» **DATA FOR THE TASK**:
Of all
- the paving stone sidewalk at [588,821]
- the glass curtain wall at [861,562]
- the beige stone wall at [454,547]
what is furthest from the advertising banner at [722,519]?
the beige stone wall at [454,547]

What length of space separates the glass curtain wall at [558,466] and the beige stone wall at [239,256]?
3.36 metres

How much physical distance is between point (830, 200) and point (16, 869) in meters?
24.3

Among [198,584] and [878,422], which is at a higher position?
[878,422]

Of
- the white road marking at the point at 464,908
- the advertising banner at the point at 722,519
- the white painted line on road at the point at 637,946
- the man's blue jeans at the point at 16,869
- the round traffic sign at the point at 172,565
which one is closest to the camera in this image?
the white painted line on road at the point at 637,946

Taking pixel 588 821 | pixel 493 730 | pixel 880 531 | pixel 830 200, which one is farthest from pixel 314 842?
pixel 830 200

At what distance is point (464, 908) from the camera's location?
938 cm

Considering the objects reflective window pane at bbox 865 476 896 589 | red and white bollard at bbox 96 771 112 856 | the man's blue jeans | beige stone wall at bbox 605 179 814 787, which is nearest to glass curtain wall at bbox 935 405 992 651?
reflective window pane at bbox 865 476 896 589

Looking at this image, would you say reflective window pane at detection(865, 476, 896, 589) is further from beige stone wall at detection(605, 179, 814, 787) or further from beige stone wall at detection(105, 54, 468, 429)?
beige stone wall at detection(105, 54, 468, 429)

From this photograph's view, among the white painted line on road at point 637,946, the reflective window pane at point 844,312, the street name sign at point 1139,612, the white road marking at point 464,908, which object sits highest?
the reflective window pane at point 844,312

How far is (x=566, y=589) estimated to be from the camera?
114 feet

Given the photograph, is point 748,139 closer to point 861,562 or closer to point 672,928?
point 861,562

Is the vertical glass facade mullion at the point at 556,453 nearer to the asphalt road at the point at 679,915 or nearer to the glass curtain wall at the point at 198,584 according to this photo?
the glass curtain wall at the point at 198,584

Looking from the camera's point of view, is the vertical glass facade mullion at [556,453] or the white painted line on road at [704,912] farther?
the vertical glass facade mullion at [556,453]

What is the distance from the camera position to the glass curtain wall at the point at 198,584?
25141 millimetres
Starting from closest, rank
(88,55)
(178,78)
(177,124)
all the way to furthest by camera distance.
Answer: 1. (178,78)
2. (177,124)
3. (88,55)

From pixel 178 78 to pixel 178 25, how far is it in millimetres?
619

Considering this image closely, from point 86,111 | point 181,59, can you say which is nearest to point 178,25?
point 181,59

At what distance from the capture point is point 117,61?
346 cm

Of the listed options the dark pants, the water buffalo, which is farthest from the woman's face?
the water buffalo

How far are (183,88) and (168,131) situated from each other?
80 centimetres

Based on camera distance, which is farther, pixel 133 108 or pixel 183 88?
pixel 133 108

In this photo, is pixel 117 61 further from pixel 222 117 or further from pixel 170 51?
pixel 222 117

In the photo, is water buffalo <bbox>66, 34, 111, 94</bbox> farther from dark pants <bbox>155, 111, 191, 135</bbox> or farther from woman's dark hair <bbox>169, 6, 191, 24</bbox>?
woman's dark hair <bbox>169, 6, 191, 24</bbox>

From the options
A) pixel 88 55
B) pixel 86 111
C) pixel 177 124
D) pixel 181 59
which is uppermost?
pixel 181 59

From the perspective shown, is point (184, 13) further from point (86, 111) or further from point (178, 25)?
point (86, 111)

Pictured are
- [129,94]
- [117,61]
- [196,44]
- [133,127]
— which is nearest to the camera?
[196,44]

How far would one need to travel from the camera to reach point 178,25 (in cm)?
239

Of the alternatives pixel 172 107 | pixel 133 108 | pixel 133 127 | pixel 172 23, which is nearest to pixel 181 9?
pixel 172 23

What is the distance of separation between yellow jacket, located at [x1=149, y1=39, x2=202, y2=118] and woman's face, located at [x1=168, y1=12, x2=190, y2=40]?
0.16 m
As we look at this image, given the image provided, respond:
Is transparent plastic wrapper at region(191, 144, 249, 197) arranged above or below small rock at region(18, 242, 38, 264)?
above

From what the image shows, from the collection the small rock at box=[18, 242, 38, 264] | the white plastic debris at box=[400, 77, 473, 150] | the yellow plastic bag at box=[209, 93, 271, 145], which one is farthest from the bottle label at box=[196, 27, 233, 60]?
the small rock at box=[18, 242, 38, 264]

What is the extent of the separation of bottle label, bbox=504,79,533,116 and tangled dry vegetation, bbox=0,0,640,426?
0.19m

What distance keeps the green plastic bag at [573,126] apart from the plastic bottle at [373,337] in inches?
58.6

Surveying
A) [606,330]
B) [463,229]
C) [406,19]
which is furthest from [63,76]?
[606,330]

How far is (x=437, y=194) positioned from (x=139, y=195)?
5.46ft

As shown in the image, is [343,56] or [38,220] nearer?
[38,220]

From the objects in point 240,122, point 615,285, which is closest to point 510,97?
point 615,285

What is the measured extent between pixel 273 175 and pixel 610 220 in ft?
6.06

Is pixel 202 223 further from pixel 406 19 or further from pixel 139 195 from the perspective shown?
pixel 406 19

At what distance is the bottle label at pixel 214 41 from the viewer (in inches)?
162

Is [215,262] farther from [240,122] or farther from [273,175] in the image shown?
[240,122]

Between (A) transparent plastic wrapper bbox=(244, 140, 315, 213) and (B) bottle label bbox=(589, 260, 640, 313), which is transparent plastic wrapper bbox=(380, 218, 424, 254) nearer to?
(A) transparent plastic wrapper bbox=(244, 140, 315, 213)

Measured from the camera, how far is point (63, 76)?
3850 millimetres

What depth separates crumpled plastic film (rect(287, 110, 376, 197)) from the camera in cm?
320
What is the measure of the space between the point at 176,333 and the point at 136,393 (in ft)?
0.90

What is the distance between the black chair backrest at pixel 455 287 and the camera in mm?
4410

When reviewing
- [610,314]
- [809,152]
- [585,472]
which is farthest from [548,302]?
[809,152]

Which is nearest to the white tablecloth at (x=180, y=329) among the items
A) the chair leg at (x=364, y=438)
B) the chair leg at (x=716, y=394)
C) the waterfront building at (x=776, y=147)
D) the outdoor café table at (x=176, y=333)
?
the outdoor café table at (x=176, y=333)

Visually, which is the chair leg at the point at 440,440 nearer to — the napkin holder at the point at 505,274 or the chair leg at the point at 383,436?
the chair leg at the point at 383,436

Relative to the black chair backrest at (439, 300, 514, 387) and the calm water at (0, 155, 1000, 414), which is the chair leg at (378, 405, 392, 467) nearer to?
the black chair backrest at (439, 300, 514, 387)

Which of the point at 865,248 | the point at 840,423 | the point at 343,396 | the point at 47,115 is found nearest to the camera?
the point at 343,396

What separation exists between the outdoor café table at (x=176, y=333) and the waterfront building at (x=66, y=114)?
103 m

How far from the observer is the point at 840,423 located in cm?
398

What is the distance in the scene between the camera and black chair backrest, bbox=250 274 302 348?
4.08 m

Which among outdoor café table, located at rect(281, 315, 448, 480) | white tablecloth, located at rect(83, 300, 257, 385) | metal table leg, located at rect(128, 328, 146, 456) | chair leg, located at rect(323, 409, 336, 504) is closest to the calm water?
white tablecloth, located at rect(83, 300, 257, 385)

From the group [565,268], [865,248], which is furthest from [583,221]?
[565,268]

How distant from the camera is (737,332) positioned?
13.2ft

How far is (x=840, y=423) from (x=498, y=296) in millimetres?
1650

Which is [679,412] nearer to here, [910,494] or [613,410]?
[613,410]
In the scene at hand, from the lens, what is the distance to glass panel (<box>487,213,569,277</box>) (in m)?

» **WHAT YOU NEED TO DO**:
Reproduce the full listing above, character for character.

» **SOLUTION**:
Of all
- the paving stone sidewalk at [588,821]
- the glass curtain wall at [861,562]
- the beige stone wall at [454,547]
what is furthest from the advertising banner at [722,519]?
the beige stone wall at [454,547]

What length of space separates the glass curtain wall at [558,466] and the beige stone wall at [239,256]?
3.36 metres

How much physical distance is between point (830, 200) and point (16, 869) in meters?
24.3

Among [198,584] and [878,422], which is at a higher position?
[878,422]

Of
- the white road marking at the point at 464,908
- the advertising banner at the point at 722,519
- the white painted line on road at the point at 637,946
- the man's blue jeans at the point at 16,869
- the round traffic sign at the point at 172,565
which one is closest to the camera in this image?
the white painted line on road at the point at 637,946

Taking pixel 588 821 | pixel 493 730 | pixel 880 531 | pixel 830 200, which one is farthest from pixel 314 842?
pixel 830 200

At what distance is point (464, 908) from the camera's location?
938 cm

Considering the objects reflective window pane at bbox 865 476 896 589 | red and white bollard at bbox 96 771 112 856 | the man's blue jeans | beige stone wall at bbox 605 179 814 787, which is nearest to glass curtain wall at bbox 935 405 992 651?
reflective window pane at bbox 865 476 896 589

Looking at this image, would you say reflective window pane at detection(865, 476, 896, 589) is further from beige stone wall at detection(605, 179, 814, 787) or further from beige stone wall at detection(105, 54, 468, 429)?
beige stone wall at detection(105, 54, 468, 429)

From this photograph's view, among the white painted line on road at point 637,946, the reflective window pane at point 844,312, the street name sign at point 1139,612, the white road marking at point 464,908, which object sits highest?
the reflective window pane at point 844,312

How far is (x=566, y=589) estimated to be from the camera?
114 feet

Given the photograph, is point 748,139 closer to point 861,562 or closer to point 672,928?
point 861,562

Is the vertical glass facade mullion at the point at 556,453 nearer to the asphalt road at the point at 679,915 or nearer to the glass curtain wall at the point at 198,584 according to this photo?
the glass curtain wall at the point at 198,584

Looking from the camera's point of view, is the vertical glass facade mullion at [556,453] or the white painted line on road at [704,912] farther?
the vertical glass facade mullion at [556,453]

What is the distance from the camera position to the glass curtain wall at the point at 198,584?
25141 millimetres
Starting from closest, rank
(88,55)
(178,78)
(177,124)
all the way to furthest by camera distance.
Answer: 1. (178,78)
2. (177,124)
3. (88,55)

From pixel 178 78 to pixel 178 25, how far is it in millimetres?
619

Considering this image closely, from point 86,111 | point 181,59, can you say which is nearest to point 178,25?
point 181,59

At what distance from the capture point is point 117,61?
346 cm

Of the listed options the dark pants, the water buffalo, which is farthest from the woman's face?
the water buffalo

How far are (183,88) and (168,131) situated from each other?
80 centimetres

Based on camera distance, which is farther, pixel 133 108 or pixel 183 88?
pixel 133 108

In this photo, is pixel 117 61 further from pixel 222 117 or further from pixel 170 51?
pixel 222 117

In the photo, is water buffalo <bbox>66, 34, 111, 94</bbox> farther from dark pants <bbox>155, 111, 191, 135</bbox> or farther from woman's dark hair <bbox>169, 6, 191, 24</bbox>?
woman's dark hair <bbox>169, 6, 191, 24</bbox>

From the options
A) pixel 88 55
B) pixel 86 111
C) pixel 177 124
D) pixel 181 59
which is uppermost?
pixel 181 59

From the perspective shown, is point (184, 13) further from point (86, 111) or further from point (178, 25)?
point (86, 111)

Pictured are
- [129,94]
- [117,61]
- [196,44]
- [133,127]
— which is nearest to the camera?
[196,44]

How far would one need to travel from the camera to reach point 178,25 (in cm)?
239

Of the alternatives pixel 172 107 | pixel 133 108 | pixel 133 127 | pixel 172 23, which is nearest to pixel 181 9?
pixel 172 23

What is the distance of separation between yellow jacket, located at [x1=149, y1=39, x2=202, y2=118] and woman's face, located at [x1=168, y1=12, x2=190, y2=40]?
0.16 m
As we look at this image, given the image provided, respond:
Is transparent plastic wrapper at region(191, 144, 249, 197) arranged above or below small rock at region(18, 242, 38, 264)?
above

From what the image shows, from the collection the small rock at box=[18, 242, 38, 264] | the white plastic debris at box=[400, 77, 473, 150] | the yellow plastic bag at box=[209, 93, 271, 145], which one is farthest from the bottle label at box=[196, 27, 233, 60]?
the small rock at box=[18, 242, 38, 264]

What is the extent of the separation of bottle label, bbox=504,79,533,116 and tangled dry vegetation, bbox=0,0,640,426?
0.19m

What distance keeps the green plastic bag at [573,126] apart from the plastic bottle at [373,337] in inches?
58.6

Surveying
A) [606,330]
B) [463,229]
C) [406,19]
which is furthest from [63,76]?
[606,330]

How far is (x=437, y=194) positioned from (x=139, y=195)?
5.46ft

As shown in the image, is [343,56] or [38,220] nearer?
[38,220]

From the objects in point 240,122, point 615,285, which is closest to point 510,97?
point 615,285

What is the measured extent between pixel 273 175 and pixel 610 220 in ft?
6.06

Is pixel 202 223 further from pixel 406 19 or further from pixel 139 195 from the perspective shown?
pixel 406 19

At what distance is the bottle label at pixel 214 41 from the viewer (in inches)?
162

Is [215,262] farther from [240,122] or farther from [273,175] in the image shown?
[240,122]

Between (A) transparent plastic wrapper bbox=(244, 140, 315, 213) and (B) bottle label bbox=(589, 260, 640, 313), which is transparent plastic wrapper bbox=(380, 218, 424, 254) nearer to?
(A) transparent plastic wrapper bbox=(244, 140, 315, 213)

Measured from the camera, how far is point (63, 76)?
3850 millimetres

What depth separates crumpled plastic film (rect(287, 110, 376, 197)) from the camera in cm?
320
What is the measure of the space between the point at 176,333 and the point at 136,393 (in ft)?
0.90

What is the distance between the black chair backrest at pixel 455 287 and the camera in mm?
4410

When reviewing
- [610,314]
- [809,152]
- [585,472]
which is farthest from [548,302]?
[809,152]

Which is nearest to the white tablecloth at (x=180, y=329) among the items
A) the chair leg at (x=364, y=438)
B) the chair leg at (x=716, y=394)
C) the waterfront building at (x=776, y=147)
D) the outdoor café table at (x=176, y=333)
?
the outdoor café table at (x=176, y=333)

Visually, which is the chair leg at the point at 440,440 nearer to — the napkin holder at the point at 505,274 or the chair leg at the point at 383,436?
the chair leg at the point at 383,436

Relative to the black chair backrest at (439, 300, 514, 387) and the calm water at (0, 155, 1000, 414), which is the chair leg at (378, 405, 392, 467) nearer to?
the black chair backrest at (439, 300, 514, 387)

Which of the point at 865,248 | the point at 840,423 | the point at 343,396 | the point at 47,115 is found nearest to the camera?
the point at 343,396

What separation exists between the outdoor café table at (x=176, y=333) and the waterfront building at (x=66, y=114)?
103 m

How far from the observer is the point at 840,423 located in cm?
398

What is the distance in the scene between the camera and black chair backrest, bbox=250 274 302 348?
4.08 m

Which among outdoor café table, located at rect(281, 315, 448, 480) | white tablecloth, located at rect(83, 300, 257, 385) | metal table leg, located at rect(128, 328, 146, 456) | chair leg, located at rect(323, 409, 336, 504) is closest to the calm water?
white tablecloth, located at rect(83, 300, 257, 385)

From the group [565,268], [865,248], which is furthest from [583,221]?
[565,268]

How distant from the camera is (737,332) positioned?
13.2ft

How far is (x=840, y=423) from (x=498, y=296) in millimetres?
1650

Which is [679,412] nearer to here, [910,494] or [613,410]?
[613,410]
In the scene at hand, from the lens, what is the distance to glass panel (<box>487,213,569,277</box>) (in m)?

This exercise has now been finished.